▶ Exercise
Return the lines of the listing below verbatim, starting at the line that contains "Of the group" and ending with the last line of the listing, both included.

Data items:

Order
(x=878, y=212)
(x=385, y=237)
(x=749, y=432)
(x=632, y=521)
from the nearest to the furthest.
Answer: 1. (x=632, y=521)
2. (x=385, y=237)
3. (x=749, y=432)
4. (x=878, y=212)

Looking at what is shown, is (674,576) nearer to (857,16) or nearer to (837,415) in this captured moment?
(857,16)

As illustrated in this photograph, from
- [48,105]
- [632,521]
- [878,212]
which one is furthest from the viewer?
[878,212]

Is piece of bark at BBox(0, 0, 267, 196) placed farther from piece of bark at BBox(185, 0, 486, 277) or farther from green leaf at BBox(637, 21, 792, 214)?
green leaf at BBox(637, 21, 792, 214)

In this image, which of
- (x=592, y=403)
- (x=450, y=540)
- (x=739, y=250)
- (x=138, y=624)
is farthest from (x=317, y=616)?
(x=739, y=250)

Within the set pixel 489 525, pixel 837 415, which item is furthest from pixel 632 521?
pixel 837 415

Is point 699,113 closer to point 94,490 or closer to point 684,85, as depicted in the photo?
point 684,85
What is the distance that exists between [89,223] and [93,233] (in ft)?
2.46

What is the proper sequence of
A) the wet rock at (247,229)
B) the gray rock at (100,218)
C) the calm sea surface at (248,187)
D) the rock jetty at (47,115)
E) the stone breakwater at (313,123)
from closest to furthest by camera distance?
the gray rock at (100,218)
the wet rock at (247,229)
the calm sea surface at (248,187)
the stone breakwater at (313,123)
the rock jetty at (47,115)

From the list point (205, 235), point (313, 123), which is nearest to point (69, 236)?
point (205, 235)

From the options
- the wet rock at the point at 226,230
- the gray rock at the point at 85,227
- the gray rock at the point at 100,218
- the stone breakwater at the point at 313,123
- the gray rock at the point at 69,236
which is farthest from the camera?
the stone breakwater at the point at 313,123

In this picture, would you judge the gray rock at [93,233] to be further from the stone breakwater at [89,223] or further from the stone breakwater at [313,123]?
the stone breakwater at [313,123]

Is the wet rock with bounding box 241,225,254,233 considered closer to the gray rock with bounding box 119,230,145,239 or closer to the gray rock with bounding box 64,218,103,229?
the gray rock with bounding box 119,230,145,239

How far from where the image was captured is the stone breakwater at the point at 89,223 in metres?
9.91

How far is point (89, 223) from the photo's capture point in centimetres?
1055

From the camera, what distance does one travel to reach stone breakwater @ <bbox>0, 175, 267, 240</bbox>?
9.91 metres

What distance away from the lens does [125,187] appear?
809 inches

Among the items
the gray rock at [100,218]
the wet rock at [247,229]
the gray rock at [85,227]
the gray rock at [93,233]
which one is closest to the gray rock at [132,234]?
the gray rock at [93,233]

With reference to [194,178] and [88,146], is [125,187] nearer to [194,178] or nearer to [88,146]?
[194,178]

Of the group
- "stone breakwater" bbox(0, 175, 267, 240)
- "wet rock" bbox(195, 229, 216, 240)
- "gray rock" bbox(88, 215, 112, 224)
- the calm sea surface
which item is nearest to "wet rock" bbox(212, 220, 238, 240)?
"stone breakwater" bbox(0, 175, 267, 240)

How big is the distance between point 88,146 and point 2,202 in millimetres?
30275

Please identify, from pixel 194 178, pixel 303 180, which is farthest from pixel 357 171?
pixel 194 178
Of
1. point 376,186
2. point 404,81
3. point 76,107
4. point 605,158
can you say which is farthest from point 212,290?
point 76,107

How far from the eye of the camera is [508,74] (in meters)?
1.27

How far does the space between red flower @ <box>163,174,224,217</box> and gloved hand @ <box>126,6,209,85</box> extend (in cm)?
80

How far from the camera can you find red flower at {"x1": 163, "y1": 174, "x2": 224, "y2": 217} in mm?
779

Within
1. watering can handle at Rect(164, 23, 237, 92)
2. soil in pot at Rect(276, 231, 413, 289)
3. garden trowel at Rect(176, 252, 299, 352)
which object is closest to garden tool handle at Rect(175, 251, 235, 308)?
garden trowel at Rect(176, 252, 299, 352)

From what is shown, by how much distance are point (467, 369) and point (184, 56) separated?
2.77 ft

▶ Task output
Of the group
- "stone breakwater" bbox(0, 175, 267, 240)
- "wet rock" bbox(195, 229, 216, 240)
- "gray rock" bbox(88, 215, 112, 224)
- the calm sea surface
which item is nearest to "wet rock" bbox(212, 220, 238, 240)?
"stone breakwater" bbox(0, 175, 267, 240)

How big is the distance between point 88,146 and point 2,202 in millimetres?
30275

Please identify, from pixel 194 178, pixel 303 180, which is farthest from pixel 357 171?
pixel 194 178
Of
1. point 376,186
2. point 404,81
3. point 76,107
4. point 605,158
can you say which is farthest from point 212,290?
point 76,107

How far from the eye of the camera is [508,74] (in meters)?
1.27

How far does the space between red flower @ <box>163,174,224,217</box> and gloved hand @ <box>126,6,209,85</box> extend (in cm)?
80

How far from the camera can you find red flower at {"x1": 163, "y1": 174, "x2": 224, "y2": 217} in mm?
779

Within
1. watering can handle at Rect(164, 23, 237, 92)
2. soil in pot at Rect(276, 231, 413, 289)
3. garden trowel at Rect(176, 252, 299, 352)
which object is closest to garden tool handle at Rect(175, 251, 235, 308)?
garden trowel at Rect(176, 252, 299, 352)

From what is shown, by how much distance are point (467, 369) and point (184, 56) separated?
2.77 ft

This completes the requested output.